The viability of a night race has been assisted by the success of the Singapore Grand Prix, however it would be a terrible mistake to think that this could be transferred to a race at Albert Park. Firstly, it must be remembered that the Singapore circuit is fairly well lit due to the proximity of the city. In Melbourne, lighting would have to exist away from the track to ensure the safety of spectators and thus insuring additional cost, construction, and destruction of the parkland area together with the additional usage of electricity. Further, Formula 1 is lucky to be hosting an event at Albert Park to begin with, let alone being allowed to host the event at night. The parkland area is home to over 100 bird, mammal, and reptile species, all of which would be greatly impacted by the installation of lighting equipment for the race. On news of the night race being suggested, Ron Walker, chairman of the Australian Grand Prix Corporation (AGPC) stated categorically that the race would never be run at night because it did not appeal to the large family patrons that attended the Grand Prix. In contrast to Singapore, a lot of the ticket sales are for general admission patrons who are encouraged to take vantage points on the grass hills surrounding the venue. Were the race to be held at night, the grass would be totally inappropriate to sit on, discouraging the attendance of spectators. Finally, there are residential areas in close proximity to the race track whose disapproval would only further cripple the support for the Grand Prix and encourage a state opposition party to campaign against the races funding.
So with the proposal of a night race almost certainly out of the question what future is there for Formula 1 in Australia? The simple fact is that Australia is good for Formula 1. In a location that could simply sell itself, the organisers are more than aware than in a sports-crazed city like Melbourne, this is simply not enough to ensure ticket sales. Ever since the Australian Grand Prix commenced in Adelaide back in 1985 there remains one key trait that sets it apart from any other race on the F1 calendar and that is that at every moment there is an event on track. I have had the great fortune to see races in Belgium, Germany, Italy, Valencia, Singapore, Abu Dhabi and Canada and none of them were able to offer the diversty of on-track entertainment shown in Melbourne. As an example, at this years Austrlalian Grand Prix there is the Australian Formula Ford Series, Porsche Carrera Cup and V8 Supercars. In addition, there are two historic parades, the red bull race off, the speed comparison demonstration, classic supercar racing and within the circuit precinct, there is a Crusty Demons competition following the completion of the race on Sunday. To compare it with another street circuit, the European Grnad Prix in Valencia had Formula BMW, Porsche Supercup and GP2, all quality series but that was it, and while Formula BMW and GP2 had two races, there was only one Porsche Supercup race. Put simply, nothing has changed since 1985, the Australian Grand Prix continues to showcase Formula 1 in the best possible light and this does not go unnoticed by experts and professionals. Iconic former race commentator Murray Walker maintains that the Australian Grand Prix is without question the best race on the Formula 1 calendar.
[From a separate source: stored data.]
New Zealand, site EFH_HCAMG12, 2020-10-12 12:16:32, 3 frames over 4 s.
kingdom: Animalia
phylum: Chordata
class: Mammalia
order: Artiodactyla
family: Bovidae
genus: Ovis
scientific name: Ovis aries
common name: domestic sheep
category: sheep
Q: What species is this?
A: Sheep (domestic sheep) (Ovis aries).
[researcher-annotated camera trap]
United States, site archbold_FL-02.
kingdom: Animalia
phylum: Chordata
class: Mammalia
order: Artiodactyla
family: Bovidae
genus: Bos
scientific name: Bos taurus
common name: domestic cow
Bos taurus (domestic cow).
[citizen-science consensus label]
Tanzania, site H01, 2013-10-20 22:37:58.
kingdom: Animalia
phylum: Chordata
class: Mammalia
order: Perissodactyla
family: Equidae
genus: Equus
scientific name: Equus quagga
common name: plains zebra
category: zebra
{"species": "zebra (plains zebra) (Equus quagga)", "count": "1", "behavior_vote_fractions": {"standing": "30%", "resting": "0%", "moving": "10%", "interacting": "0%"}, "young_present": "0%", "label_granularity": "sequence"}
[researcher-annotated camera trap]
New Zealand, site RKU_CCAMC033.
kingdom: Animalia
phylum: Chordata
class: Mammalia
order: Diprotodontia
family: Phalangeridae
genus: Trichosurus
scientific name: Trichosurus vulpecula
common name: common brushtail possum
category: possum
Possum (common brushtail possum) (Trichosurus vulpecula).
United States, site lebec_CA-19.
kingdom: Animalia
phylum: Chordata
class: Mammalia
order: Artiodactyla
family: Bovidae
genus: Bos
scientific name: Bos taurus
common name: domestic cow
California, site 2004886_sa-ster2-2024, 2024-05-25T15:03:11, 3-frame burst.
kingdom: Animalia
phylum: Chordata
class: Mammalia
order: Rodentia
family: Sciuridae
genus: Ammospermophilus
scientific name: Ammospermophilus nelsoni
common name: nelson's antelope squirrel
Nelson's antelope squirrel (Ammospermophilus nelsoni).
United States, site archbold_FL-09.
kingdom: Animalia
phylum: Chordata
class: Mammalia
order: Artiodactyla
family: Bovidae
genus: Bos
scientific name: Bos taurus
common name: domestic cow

In an interview with Sky Sports less than a week ago Bernie Ecclestone disagreed with the notion that the Australian Grand Prix was the most unviable round of the world championship and stressed that for the money Melbourne were paying, they were getting a great return. So while Australia ticks all the boxes when hosting a Formula 1 race, and forms a major geographical landmark in the world, those on the board of the AGPC can’t get too confident, after all, there still remains no French Grand Prix.